[Source records]
****

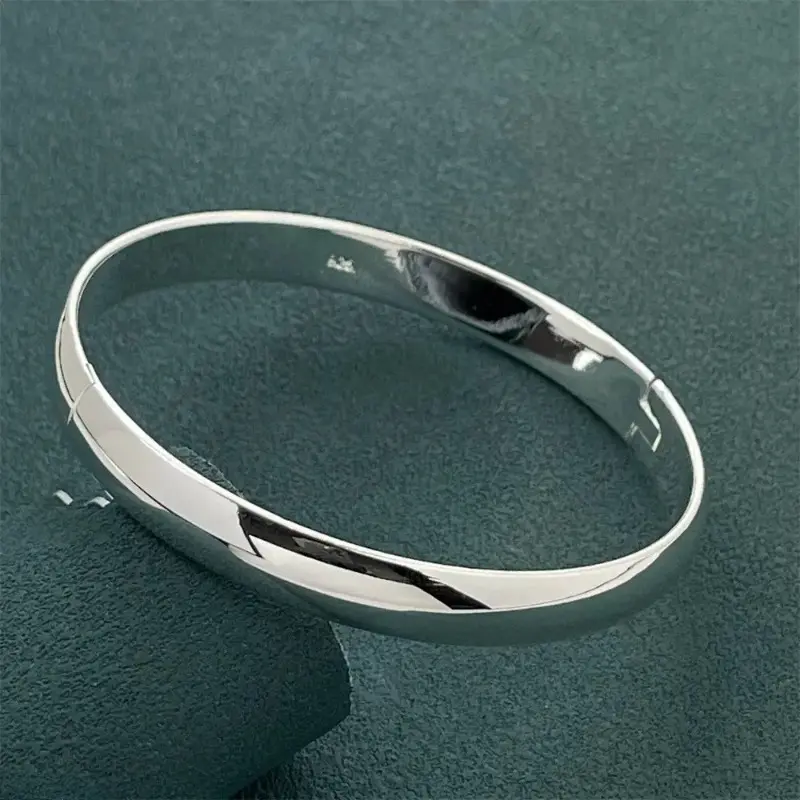 Minimalist Smooth Surface Buckle Bangle, Modern Casual Unisex Stainless Steel Wristband, Tarnish-Resistant Fashion Jewelry for Anniversary, Birthday Gifting (Bag Charm Accessory)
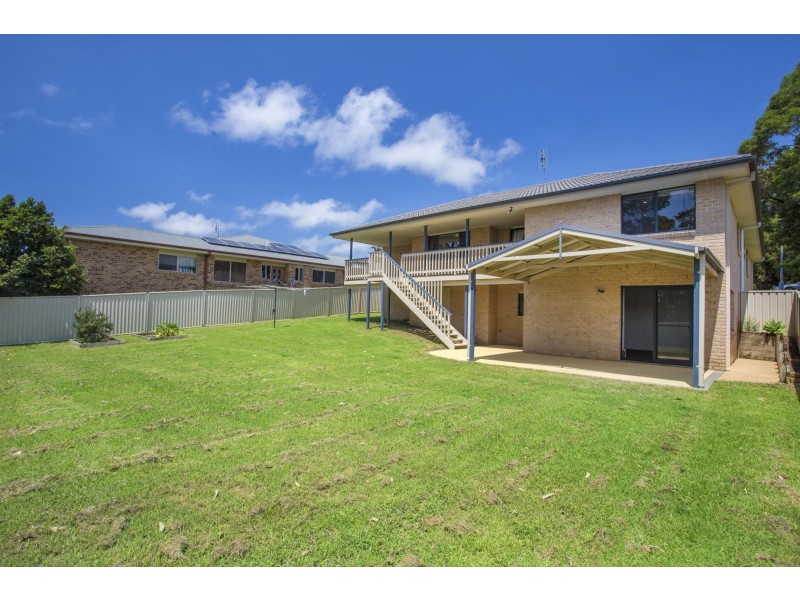 42 Royal Mantle Drive, Ulladulla NSW 2539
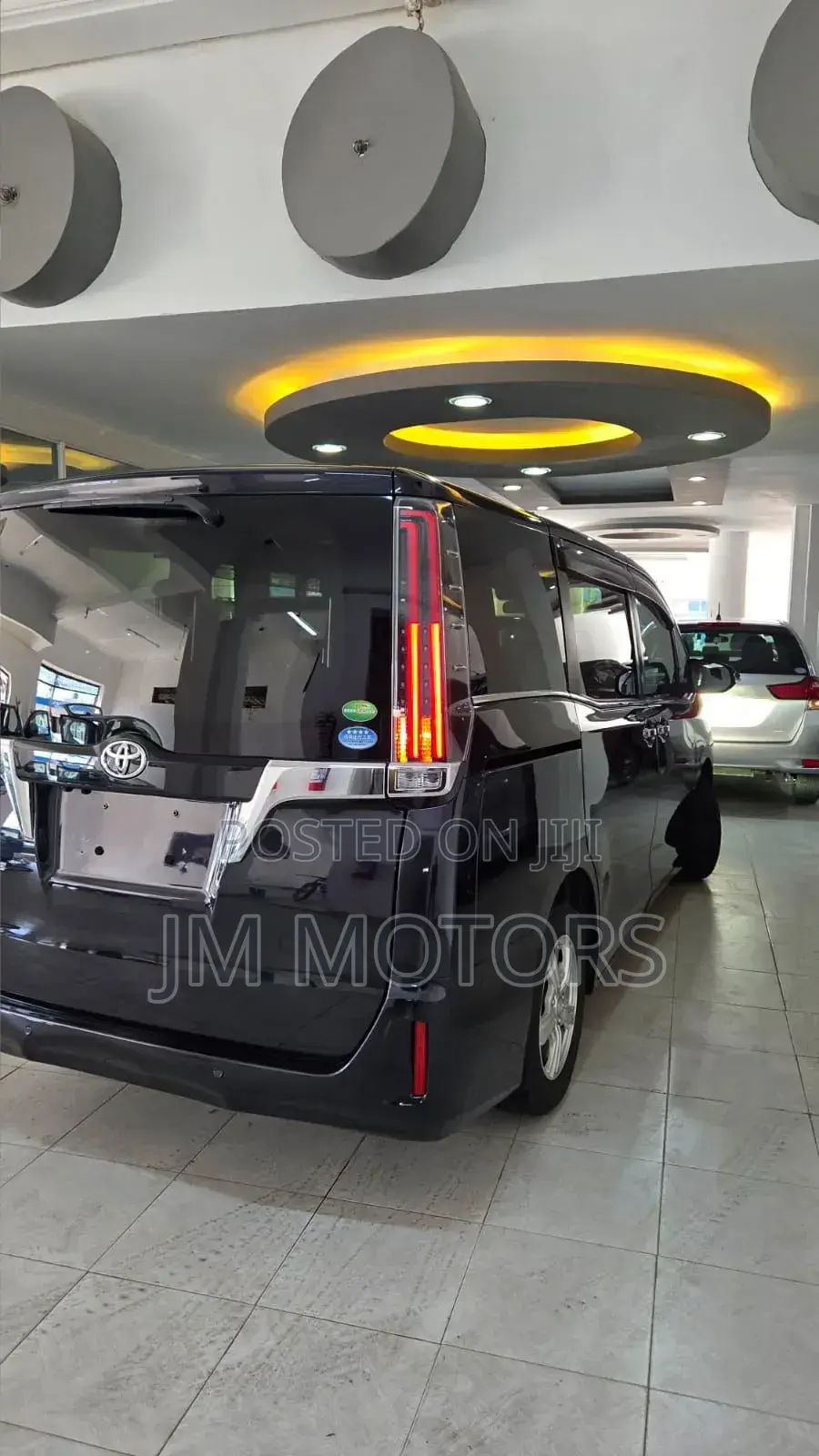 Toyota Esquire 2019 Matt Black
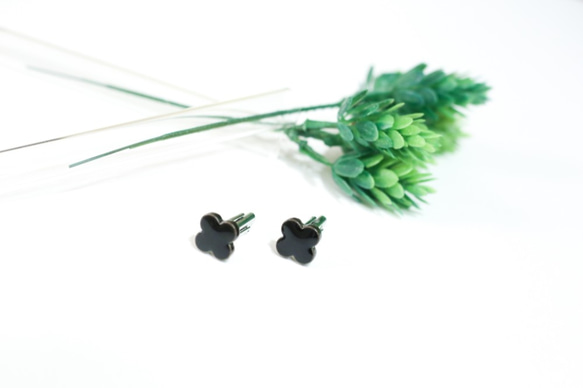 086-k Jet black popolo Tajimi Mino ware 傳統文化項目 Cufflinks Flower 第1張的照片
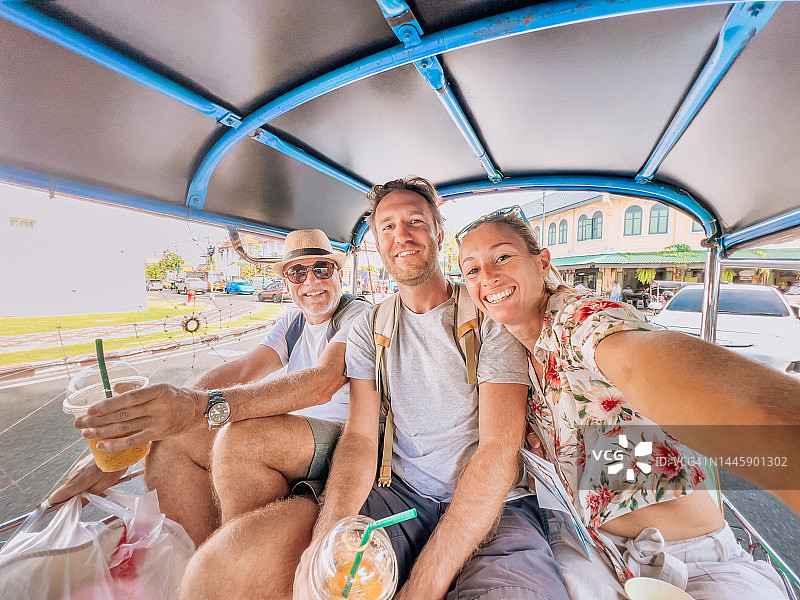 三人在嘟嘟车上自拍图片素材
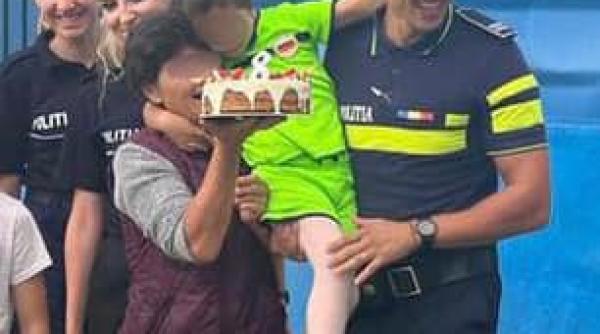 el este politistul din gorj care s a ales cu un frate mai mic dupa ce salvat un baiat disparut de acasa imbratisarea unui copil lasa pentru totdeauna o urma in suflet foto video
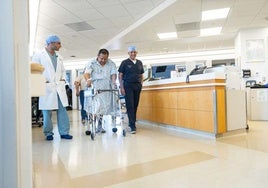 Hito histórico en cirugía: realizan en EE.UU. el primer trasplante de vejiga en un ser humano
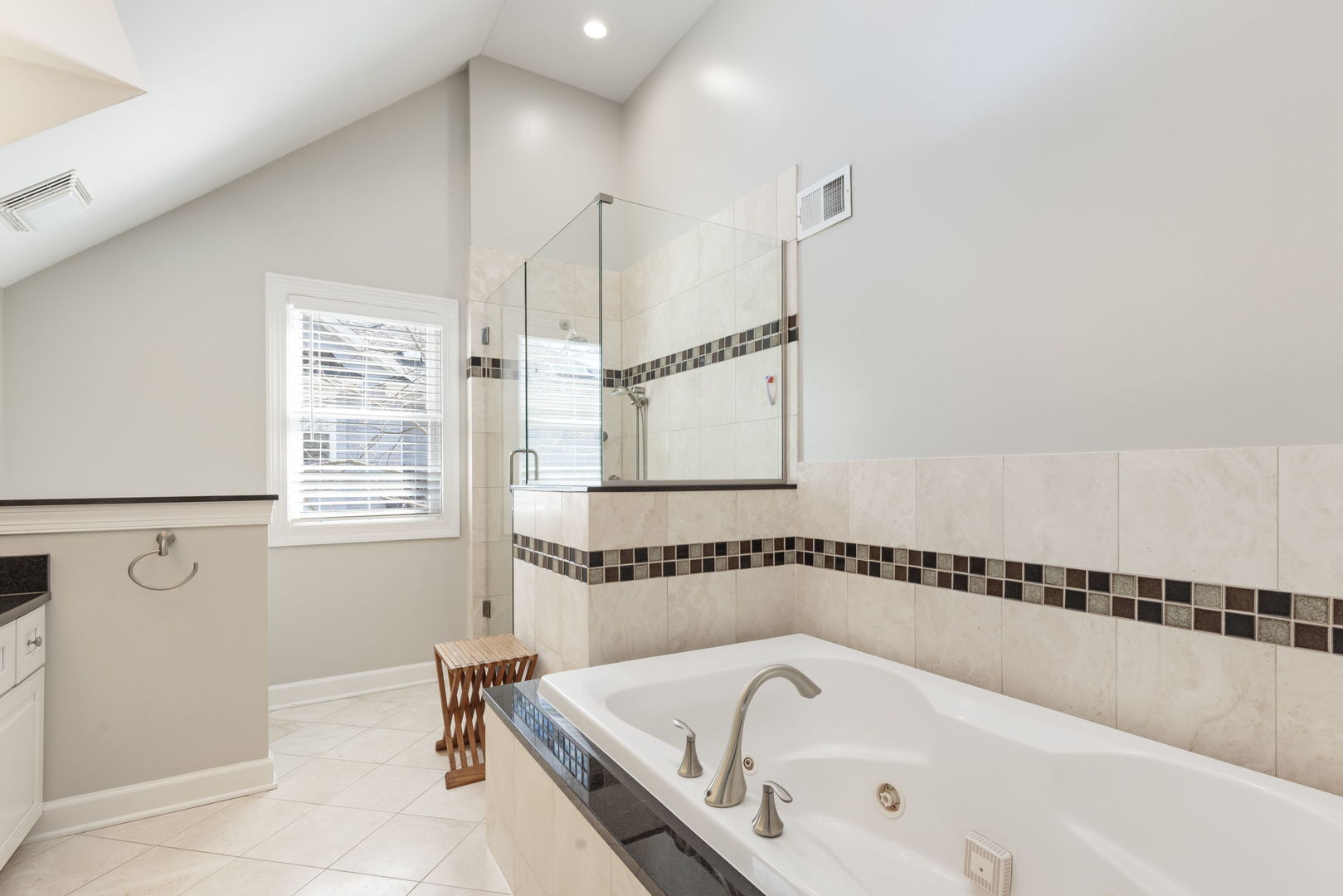 148 Jane Court Clarendon Hills IL 60514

****

▶ _DIRECTIONS_
Once the images are removed, print the remaining data exactly as it appears above.

▶ _FINAL ANSWER_
 Minimalist Smooth Surface Buckle Bangle, Modern Casual Unisex Stainless Steel Wristband, Tarnish-Resistant Fashion Jewelry for Anniversary, Birthday Gifting (Bag Charm Accessory)
 42 Royal Mantle Drive, Ulladulla NSW 2539
 Toyota Esquire 2019 Matt Black
 086-k Jet black popolo Tajimi Mino ware 傳統文化項目 Cufflinks Flower 第1張的照片
 三人在嘟嘟车上自拍图片素材
 el este politistul din gorj care s a ales cu un frate mai mic dupa ce salvat un baiat disparut de acasa imbratisarea unui copil lasa pentru totdeauna o urma in suflet foto video
 Hito histórico en cirugía: realizan en EE.UU. el primer trasplante de vejiga en un ser humano
 148 Jane Court Clarendon Hills IL 60514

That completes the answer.